Once we know we are working with EM fields, Barrett revamps IIT to be “consciousness arising from information intrinsic to the configuration of a fundamental field.” If said field has a lot of this intrinsic integrated information, “mathematically there is a high-dimensional informational structure associated with it” and based upon its geometrical features determines the “contents of consciousness" (Ibid).

To fit in with relativity, we need to have our fields be independent of frames of reference, so conventional Phi won’t do. This is because it is based on discrete elements in a system and not on continuous fields. Instead, we are seeking a formula which “int theory could be applied universally to explore the intrinsic information in any patch of spacetime, without requiring an observer to do any modeling" (Ibid).

Hence why the discreteness of IIT won’t do, because we could always zoom in and get a smaller scale (thankfully, once at Planck scale there isn’t complexity of IIT to be applied so the continuous nature applies to all relevant scales). This isn’t to say we can’t use discreteness to aid us. We should, using discrete observations to build an approximation of a continuous solutions. (Ibid).

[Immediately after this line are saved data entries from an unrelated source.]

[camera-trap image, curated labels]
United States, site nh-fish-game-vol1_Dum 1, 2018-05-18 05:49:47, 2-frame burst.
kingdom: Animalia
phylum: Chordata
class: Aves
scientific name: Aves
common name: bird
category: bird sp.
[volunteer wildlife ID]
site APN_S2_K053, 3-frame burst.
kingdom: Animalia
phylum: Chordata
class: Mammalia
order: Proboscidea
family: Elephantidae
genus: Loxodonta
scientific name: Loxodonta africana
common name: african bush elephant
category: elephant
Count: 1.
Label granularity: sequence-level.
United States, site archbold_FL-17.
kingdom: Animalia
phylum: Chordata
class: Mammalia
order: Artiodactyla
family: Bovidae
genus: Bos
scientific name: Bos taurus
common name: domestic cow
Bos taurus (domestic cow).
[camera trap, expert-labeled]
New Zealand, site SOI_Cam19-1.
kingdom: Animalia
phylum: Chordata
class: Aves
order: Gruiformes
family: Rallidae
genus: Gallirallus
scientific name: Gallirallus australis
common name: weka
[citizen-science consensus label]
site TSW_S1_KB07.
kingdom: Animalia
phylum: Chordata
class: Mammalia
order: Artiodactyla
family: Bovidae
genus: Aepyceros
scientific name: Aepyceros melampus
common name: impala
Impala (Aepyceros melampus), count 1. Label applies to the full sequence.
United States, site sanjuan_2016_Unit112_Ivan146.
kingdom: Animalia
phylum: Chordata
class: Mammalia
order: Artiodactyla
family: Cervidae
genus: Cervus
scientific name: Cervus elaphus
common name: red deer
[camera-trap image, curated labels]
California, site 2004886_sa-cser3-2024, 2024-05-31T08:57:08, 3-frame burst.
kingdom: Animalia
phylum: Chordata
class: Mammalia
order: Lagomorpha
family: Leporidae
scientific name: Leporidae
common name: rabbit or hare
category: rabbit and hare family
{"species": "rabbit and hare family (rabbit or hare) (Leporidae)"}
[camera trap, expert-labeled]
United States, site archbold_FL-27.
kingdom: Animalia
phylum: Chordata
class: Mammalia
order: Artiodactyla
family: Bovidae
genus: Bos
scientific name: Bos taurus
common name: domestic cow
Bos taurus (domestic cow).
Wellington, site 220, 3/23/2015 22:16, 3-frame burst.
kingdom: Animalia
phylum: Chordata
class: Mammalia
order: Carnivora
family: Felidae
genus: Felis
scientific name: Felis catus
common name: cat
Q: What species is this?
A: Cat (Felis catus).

Through this field approach, we can marry together consciousness with physics, potentially opening the door for new, brave unknowns…

Works Cited

  • Azarian, Bobby. “Neuroscience’s New Consciousness theory is Spiritual.” Oath, Inc. 21 Sept. 2015. Web. 18 Nov. 2020.
  • Barrett, Adam B. “An Integration of integrated information theory with fundamental physics.” Front. Psychol., 04 February 2014 | Web. 06 Apr. 2021.
  • Brooks, Michael. “There. There. Everywhere?” New Scientist. New Scientist Ltd., 02 May 2020. Print. 40-3.
  • Horgar, John. “Can Integrated Information Theory Explain Consciousness?” Nature America, Inc. 01 Dec. 2015. 18 Nov. 2020.
  • Koch, Christof. “A ‘Complex’ Theory of Consciousness.” Springer Nature America, Inc. 01 Jul. 2009. Web. 09 Aug. 2020.
  • Tononi, Giulio. “An information integration theory of consciousness.” BMC Neuroscience 2004, 5:42 doi:10.1186/1471-2202-5-42.

This content is accurate and true to the best of the author’s knowledge and is not meant to substitute for formal and individualized advice from a qualified professional.